COVID numbers in Southeast Asia plateaued mainly due to cases in India that were still stable: WHO

UN / Geneva: The COVID-19 figures in the Southeast Asia region peaked in early May and have been largely plateauing over the last month, mainly due to cases in India that remained stable and consistent declines in Indonesia and Myanmar during the last month, the WHO has said.Read also – Videos Show Chinese officials putting iron bars on houses as delta variant cases rise | Watch

The weekly epidemiological update of COVID-19, released by the World Health Organization on August 10, said that the region of Southeast Asia reported over 799,000 new cases, a decrease of five percent over the previous week, however, several countries in the Region continue to report increasing trends, including Sri Lanka and Thailand (26 per cent and 20 per cent increases respectively). Read also – Delta Variant hits Australia: Over 60% population on lockdown as Covid cases shoot up

“Cases in the region peaked in early May and have since been largely plateaued over the past month. This is largely due to the fact that cases in India remained stable and steady declines in Indonesia and Myanmar over the last month, ”the update states.

It added that following a sharp rise in mortality in the region, it is the first time in seven weeks that a decline in the number of new weekly deaths has been reported; a trend largely driven by declines in the Maldives and Myanmar this week.

Major increases in weekly deaths were reported in several countries, including Sri Lanka (47 percent increase), Nepal (35 percent) and Thailand (30 percent).

The highest number of new cases was reported from India (278,631 new cases; 20.2 new cases per 100,000; 2 percent decrease), Indonesia (225,635 new cases; 82.5 new cases per 100,000; 18 percent decrease) and Thailand ( 141,191 new cases; 202.3 new cases per 100,000; increase of 20 percent).

In the region, the highest number of new deaths was reported from Indonesia (11,373 new deaths; 4.2 new deaths per 100,000; 9 percent deaths), India (3,511 new deaths; 0.3 new deaths per 100,000; 8 percent deaths) and Myanmar (2045 new deaths; 3.8 new deaths per 100,000; 22 percent deaths).

Globally, cases of the Alpha variant have been reported in 185 countries, territories or territories, while 142 countries reported cases of the Delta variant, 136 countries reported cases of the Beta variant and 81 countries reported cases of the Gamma variant.

The update said the total number of COVID-19 cases globally exceeded 200 million globally on August 5, just six months after reaching 100 million cases.

This week alone, over 4.2 million new cases and over 65,000 new deaths were reported, a slight increase over the previous week.
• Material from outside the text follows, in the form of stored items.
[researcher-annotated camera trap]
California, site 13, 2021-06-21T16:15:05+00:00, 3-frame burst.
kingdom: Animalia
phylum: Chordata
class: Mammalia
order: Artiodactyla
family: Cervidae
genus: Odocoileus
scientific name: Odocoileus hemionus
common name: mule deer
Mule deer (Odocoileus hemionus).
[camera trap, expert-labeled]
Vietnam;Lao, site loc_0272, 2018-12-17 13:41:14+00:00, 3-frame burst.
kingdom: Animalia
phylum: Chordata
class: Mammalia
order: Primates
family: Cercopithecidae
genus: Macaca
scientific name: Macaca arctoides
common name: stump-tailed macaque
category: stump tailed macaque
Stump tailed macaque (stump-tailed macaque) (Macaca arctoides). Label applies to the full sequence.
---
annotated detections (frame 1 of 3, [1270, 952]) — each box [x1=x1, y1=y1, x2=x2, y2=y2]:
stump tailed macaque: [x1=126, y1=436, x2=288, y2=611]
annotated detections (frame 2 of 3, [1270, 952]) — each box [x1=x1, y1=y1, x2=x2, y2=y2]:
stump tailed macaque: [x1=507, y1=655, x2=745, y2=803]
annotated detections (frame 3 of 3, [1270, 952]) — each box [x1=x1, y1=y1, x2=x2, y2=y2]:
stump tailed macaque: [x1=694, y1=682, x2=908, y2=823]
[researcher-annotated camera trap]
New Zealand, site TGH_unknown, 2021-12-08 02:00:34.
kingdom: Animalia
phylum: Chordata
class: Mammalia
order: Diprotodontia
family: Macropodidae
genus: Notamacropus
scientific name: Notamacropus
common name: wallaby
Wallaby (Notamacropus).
The largest proportional increases in new cases were reported by the Region of the Americas (14 percent) and the Western Pacific Region (19 percent), with 1.3 million and over 375,000 new cases, respectively.

Of the 228 Member States and territories, 38 (17 percent) reported more than a 50 percent increase in new cases compared to the previous week and 34 (15 percent) reported an increase of more than 50 percent in new deaths.

Nationwide, the largest number of new cases was reported from the United States with 734,354 new cases, an increase of 35 percent, India with 278,631 new cases; a decrease of two percent), Iran (248,102 new cases; 20 percent increase), Brazil (228,473 new cases; 8 percent decrease) and Indonesia (225,635 new cases; 18 percent decrease).

The update said that eight recent studies have assessed the impact of the Delta variant on the performance of COVID-19 vaccines.

It cited a peer-reviewed study from India which assessed the efficacy of the AstraZeneca-Vaxzevria vaccine in the prevention of SARS-CoV-2 infection and severe COVID-19 disease in a high environment. occurrence of the Delta variant.

The study from India showed that two doses of the AstraZeneca-Vaxzevria vaccine were 63.1 percent and 81.5 percent, respectively, effective in preventing infection and moderate-to-severe disease.

Single dose VE against infection (46.2 percent) was lower than two doses of VE, whereas single dose VE against moderately severe severe disease (79.2 percent) was similar to that for 2 doses.

It said that while this study was conducted at a time of high transmission of the Delta variant, it is noteworthy that virus sequencing and genealogy were only available from a small subset of positive cases (4.4%); of these samples, 90% were the Delta variant.

A report on the first local transmission of the Delta SARS-CoV-2 variant in China described viral infection and transmission dynamics for 167 cases traced back to the index.

Daily sequential PCR testing of quarantined individuals indicated that among those infected, the viral load at the first positive test of Delta infections was approximately 1000-fold higher than the original non-Variant Of Concern strain, suggesting the potential for faster viral virus replication and increased infectivity of the Delta variant during early stages of infection.